Psychological questionnaire data were compared between groups using Wilcoxon’s signed rank test. To identify differences in motor performance between WC patients and healthy controls, the applied motor test battery scores of dystonic hands and the corresponding hands of the matched controls were compared. For investigating task-specificity of WC, variables were grouped test battery-wise and subjected to a random forest ensemble supervised learning algorithm [31]. Random forests are large collections or ensembles of many classification trees (10,000 in this study). A single classification tree partitions a data set recursively by locally assessing, at each node, which predictor or variable distinguishes best between patients and controls. The resulting two daughter nodes then exhibit a maximally reduced impurity with respect to the response variable. An error rate is obtained by randomly assigning observations to learning and testing subsets, respectively, followed by cross-validation after learning has taken place. This randomized pre-partitioning renders the results of single trees unreliable, as no two successive runs on the same data set will yield the same result. This shortcoming is resolved by adding randomness by growing many such trees (thus a random forest) on subsampled subsets of the data (average subsample size: 0.632 * n, with n the number of total observations [32]. In each tree and at each node, the best splitting variable from a random subset of all predictors is found. The forest’s majority vote is then used to classify the observations as either patient or control. A conditional permutation importance measure is also provided, allowing an estimation of the relative influence of all predictors on the response variable [33]. For classification, the function “cforest” from the R package “party” was used [34].

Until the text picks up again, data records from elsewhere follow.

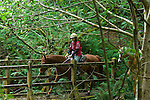 Horse and rider on a wooden bridge in Crescent City California
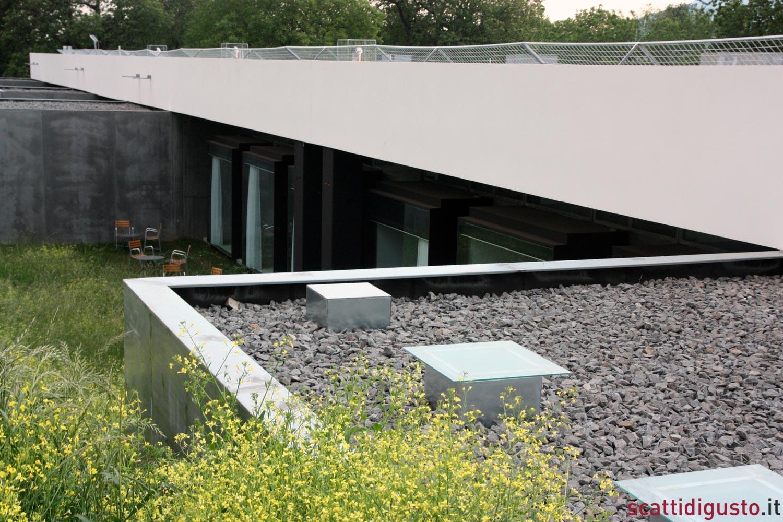 Il minimalismo agricolo di antonello colonna al for Costo della costruzione di una sauna domestica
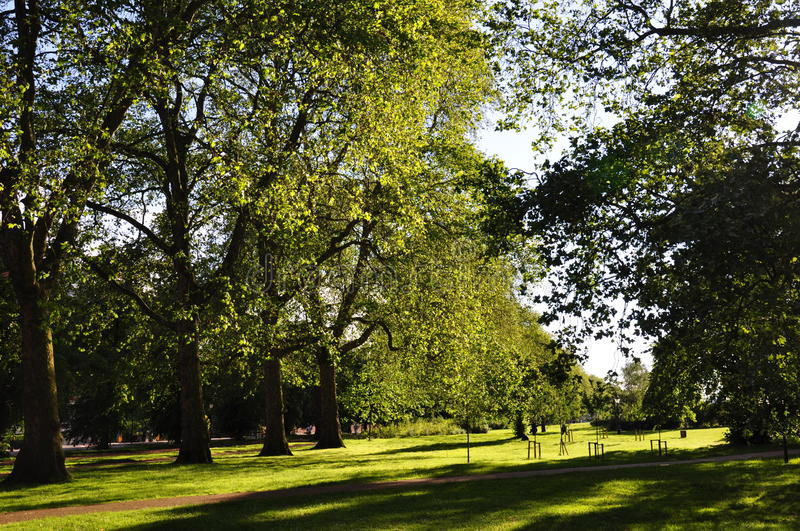 Download Hyde Park - London, UK stock photo. Image of great, forest - 25439652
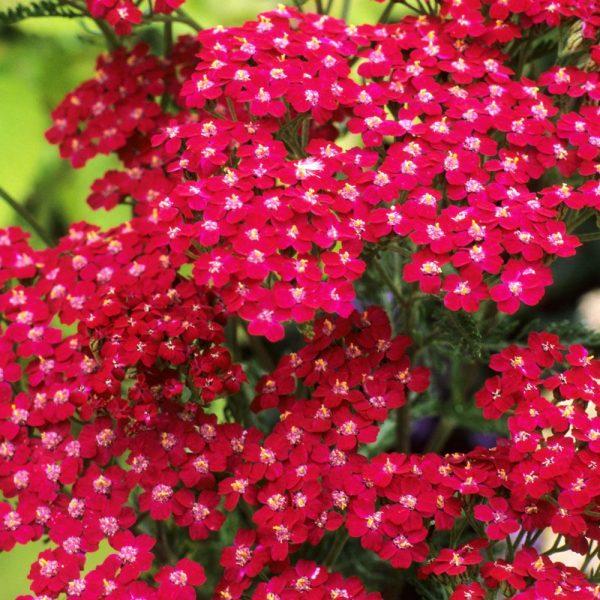 Achillea millefolium 'Cassis' (P9)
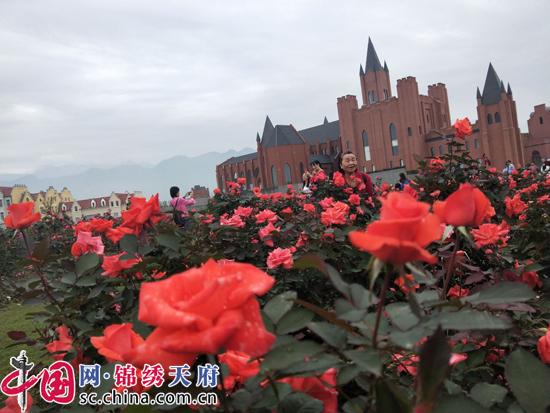 浪漫玫瑰·香约德阳 第八届中国月季展将持续至10月28日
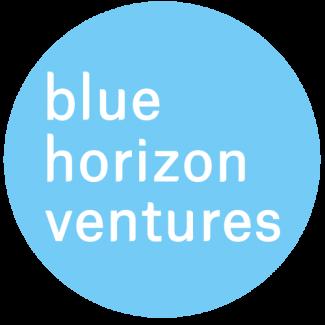 Bhv logo blue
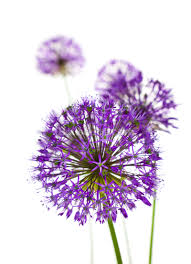 allium flowers beautiful allium flowers wallpaper wall mural wallsauce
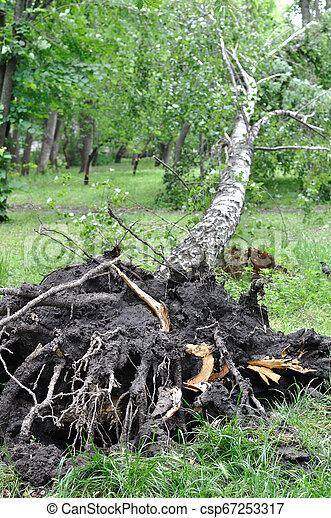 baissé, venteux, après, arbre, orage - csp67253317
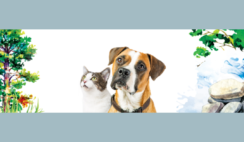 FREE Inception Dog and Cat Food Samples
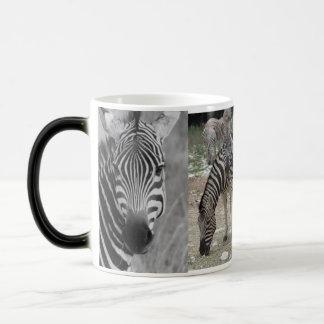 Zebra Safari Cute African Classy Stripes Magic Mug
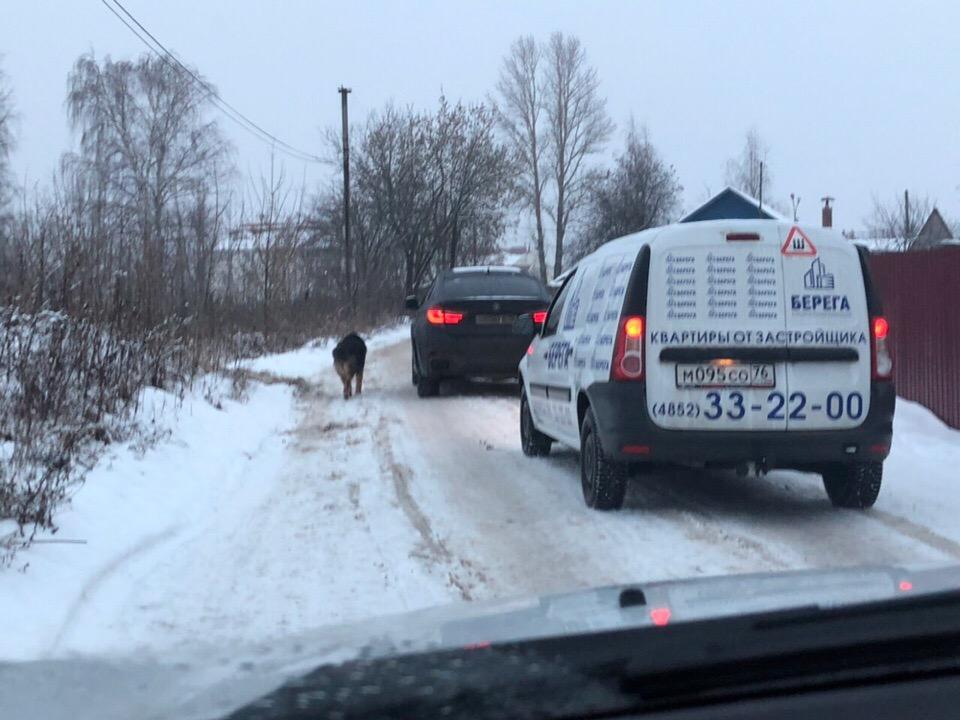 Благодаря ярославцам депутат облдумы нашел пропавшую собаку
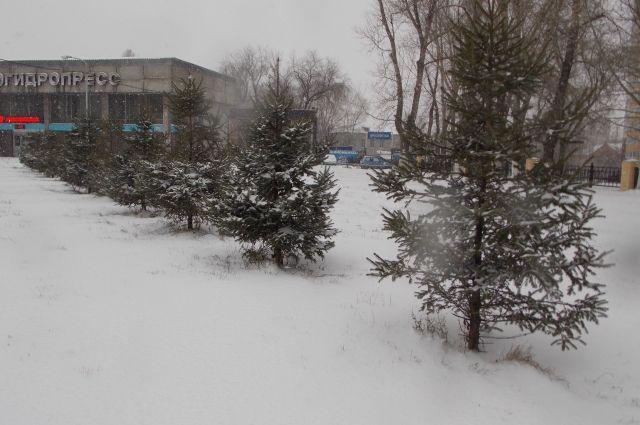 Специальным раствором обработают все елки в городе.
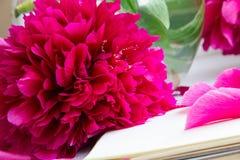 Les belles pivoines roses fleurit avec un carnet vide sur un fond en pierre gris Photos stock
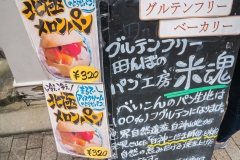 jp_2017__tg-22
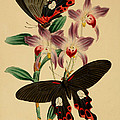 Chinese Butterflies Print by Philip Ralley
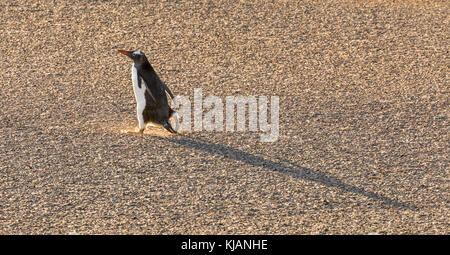 Gentoo penguin out for an early morning stroll, Saunders Island, Falkland Islands - Stock Photo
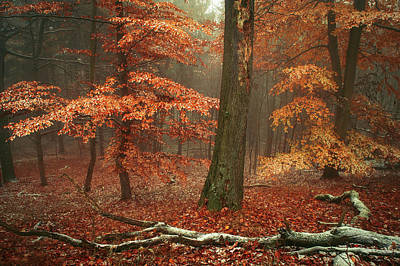 Photograph - Magic Of Fall Woods by Jenny Rainbow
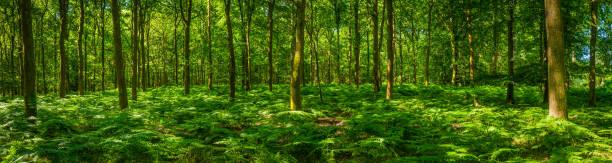 grünen grünen farn wedel wald idylle sommer waldlichtung panorama - baumgruppe stock-fotos und bilder
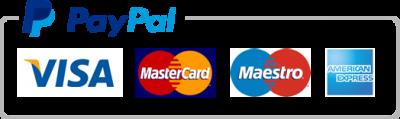 icon-paypal-card-nywzudr9k0u2il2h18m3ovu0ky2buh1wo0voneyrae Payments Portal | Bachelor Party Cartagena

This method provides tables listing the number of cases in which the algorithm correctly and incorrectly classified patients and controls. These confusion matrices were subjected to Pearson’s Chi2-test.

The advantage of using this data-driven classification rather than classical hypothesis-driven methods, like logistic regression, is its ability to determine complex interactions even in small n large p problems with more predictors than observations, where methods from the General Linear Model framework would fail.

To assess the degree of the “focal” character of WC, forests on Motor Performance and grip force data were examined separately for the left and right hand.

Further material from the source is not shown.